Fatigue is probably the most intriguing symptom affecting patients with chronic cholestatic disorders (
28). However, there is still a controversy about specificity of fatigue in PSC. It did not seem to be a specific complaint of PSC in Benito de Vale et al. study (
26), but Al-Harthy et al. found that fatigue was an important, but under reported symptom for patients with PSC, particularly in female patients (
11). IBD presence was also associated with more severe fatigue in PSC patients in Al-Rifai et al. study on 138 participants (
29). However, the result of our recent study might indicate silent bone complication as a cause of this symptom.

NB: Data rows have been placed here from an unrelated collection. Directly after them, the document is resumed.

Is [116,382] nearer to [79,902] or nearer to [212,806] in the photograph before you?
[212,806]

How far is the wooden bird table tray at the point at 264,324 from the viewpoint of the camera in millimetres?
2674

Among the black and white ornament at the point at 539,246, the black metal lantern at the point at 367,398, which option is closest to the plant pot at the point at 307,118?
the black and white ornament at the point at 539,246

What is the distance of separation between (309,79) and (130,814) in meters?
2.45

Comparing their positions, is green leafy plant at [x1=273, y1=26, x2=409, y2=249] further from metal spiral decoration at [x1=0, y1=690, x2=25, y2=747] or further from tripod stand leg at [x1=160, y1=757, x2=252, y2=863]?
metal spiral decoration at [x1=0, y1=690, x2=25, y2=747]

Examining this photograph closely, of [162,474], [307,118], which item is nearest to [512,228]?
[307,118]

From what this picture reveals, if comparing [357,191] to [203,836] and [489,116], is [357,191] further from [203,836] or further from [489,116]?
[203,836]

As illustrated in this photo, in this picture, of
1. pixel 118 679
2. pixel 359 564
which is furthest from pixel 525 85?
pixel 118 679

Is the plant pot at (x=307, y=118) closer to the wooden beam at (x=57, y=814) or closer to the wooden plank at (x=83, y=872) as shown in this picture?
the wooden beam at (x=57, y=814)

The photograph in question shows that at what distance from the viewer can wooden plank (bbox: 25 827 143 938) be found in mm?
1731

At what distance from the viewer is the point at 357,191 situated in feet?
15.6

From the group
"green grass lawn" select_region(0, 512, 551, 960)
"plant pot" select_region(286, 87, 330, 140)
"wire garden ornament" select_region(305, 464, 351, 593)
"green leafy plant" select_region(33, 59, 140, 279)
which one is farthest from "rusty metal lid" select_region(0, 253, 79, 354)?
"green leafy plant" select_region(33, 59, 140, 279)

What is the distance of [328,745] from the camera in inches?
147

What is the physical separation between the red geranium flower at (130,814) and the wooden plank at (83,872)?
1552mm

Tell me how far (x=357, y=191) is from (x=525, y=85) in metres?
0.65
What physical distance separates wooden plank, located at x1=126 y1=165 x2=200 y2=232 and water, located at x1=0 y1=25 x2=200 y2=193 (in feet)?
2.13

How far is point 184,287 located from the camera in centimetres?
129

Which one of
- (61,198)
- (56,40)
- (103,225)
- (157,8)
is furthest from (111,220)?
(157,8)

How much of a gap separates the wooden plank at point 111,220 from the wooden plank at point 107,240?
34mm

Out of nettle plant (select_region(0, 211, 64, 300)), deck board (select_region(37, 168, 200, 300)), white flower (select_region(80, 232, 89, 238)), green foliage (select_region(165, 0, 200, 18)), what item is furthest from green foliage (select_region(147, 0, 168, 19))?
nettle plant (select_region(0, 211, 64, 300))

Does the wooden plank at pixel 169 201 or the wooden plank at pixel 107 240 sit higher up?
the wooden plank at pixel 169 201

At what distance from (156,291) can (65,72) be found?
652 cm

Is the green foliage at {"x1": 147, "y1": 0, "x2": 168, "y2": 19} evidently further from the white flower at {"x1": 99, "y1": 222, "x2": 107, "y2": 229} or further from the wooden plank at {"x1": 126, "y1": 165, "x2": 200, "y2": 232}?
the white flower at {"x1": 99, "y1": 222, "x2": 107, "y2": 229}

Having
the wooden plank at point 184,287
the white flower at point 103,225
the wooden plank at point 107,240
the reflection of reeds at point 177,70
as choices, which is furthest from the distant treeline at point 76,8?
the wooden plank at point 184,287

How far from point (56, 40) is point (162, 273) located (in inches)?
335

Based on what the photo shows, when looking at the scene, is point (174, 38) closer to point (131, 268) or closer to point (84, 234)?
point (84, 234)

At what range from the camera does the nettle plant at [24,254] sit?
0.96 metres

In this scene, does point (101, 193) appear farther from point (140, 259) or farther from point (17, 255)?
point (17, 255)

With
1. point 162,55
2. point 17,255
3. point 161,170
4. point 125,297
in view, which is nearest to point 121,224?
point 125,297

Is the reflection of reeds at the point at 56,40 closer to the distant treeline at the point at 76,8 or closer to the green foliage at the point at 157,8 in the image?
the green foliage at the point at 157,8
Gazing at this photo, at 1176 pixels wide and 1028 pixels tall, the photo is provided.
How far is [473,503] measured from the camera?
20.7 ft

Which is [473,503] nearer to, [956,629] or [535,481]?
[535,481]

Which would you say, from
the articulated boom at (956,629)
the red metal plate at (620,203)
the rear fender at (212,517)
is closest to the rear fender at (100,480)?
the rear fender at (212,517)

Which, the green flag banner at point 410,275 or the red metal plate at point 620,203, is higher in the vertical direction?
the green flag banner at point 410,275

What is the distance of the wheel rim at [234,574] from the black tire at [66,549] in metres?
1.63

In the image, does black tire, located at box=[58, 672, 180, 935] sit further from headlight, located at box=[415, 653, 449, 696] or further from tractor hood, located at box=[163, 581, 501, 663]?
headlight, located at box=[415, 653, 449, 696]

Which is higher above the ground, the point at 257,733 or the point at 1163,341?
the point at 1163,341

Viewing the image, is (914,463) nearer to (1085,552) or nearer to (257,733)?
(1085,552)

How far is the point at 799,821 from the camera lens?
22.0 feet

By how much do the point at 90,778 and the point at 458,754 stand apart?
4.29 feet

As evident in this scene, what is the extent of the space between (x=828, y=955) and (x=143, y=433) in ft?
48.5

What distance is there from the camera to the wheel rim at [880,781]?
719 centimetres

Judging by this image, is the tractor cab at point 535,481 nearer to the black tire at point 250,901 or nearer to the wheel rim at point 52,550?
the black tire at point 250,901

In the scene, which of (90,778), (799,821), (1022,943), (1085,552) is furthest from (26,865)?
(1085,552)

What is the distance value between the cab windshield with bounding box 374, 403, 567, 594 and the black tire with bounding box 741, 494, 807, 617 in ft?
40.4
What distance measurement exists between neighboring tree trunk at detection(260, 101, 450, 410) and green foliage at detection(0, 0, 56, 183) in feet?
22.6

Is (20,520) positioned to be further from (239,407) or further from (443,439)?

There were certain limitations of our study. The main limitation is its cross-sectional design. Hence, the associations presented between independent factors and outcome variables do not necessarily represent causal relationships. Second, we studied a relatively modest sample of males and females from a single tertiary center, subjected to referral and selection bias. The small sample size limited the power to examine weaker associations. Additionally, males have higher bone mass than females, especially postmenopausal females. To reduce any potential bias associated with gender-specific BMD values, we did not include women after menopause and BMD was expressed in gender-specific z-scores and t-scores. Thirdly, we did not evaluate vertebral fractures by imaging techniques. Vertebral fractures are the most common form of osteoporotic fractures (
30) and largely undiagnosed (
31). Moreover, vertebral fractures, common among corticosteroid users, are frequently asymptomatic or poorly symptomatic, but they substantially affect quality of life (
32). Thus, we cannot exclude that undiagnosed vertebral fractures might influence HRQoL outcomes in our patients.
In conclusion, in young and middle-aged subjects with PSC lasting for approximately three years, we found a high rate of fragility, non-vertebral fractures and moderately lower BMD in the lumbar spine and hip. Fragility fractures have an impact on physical and mental aspects of HRQoL, as assessed by both generic and disease-specific questionnaires.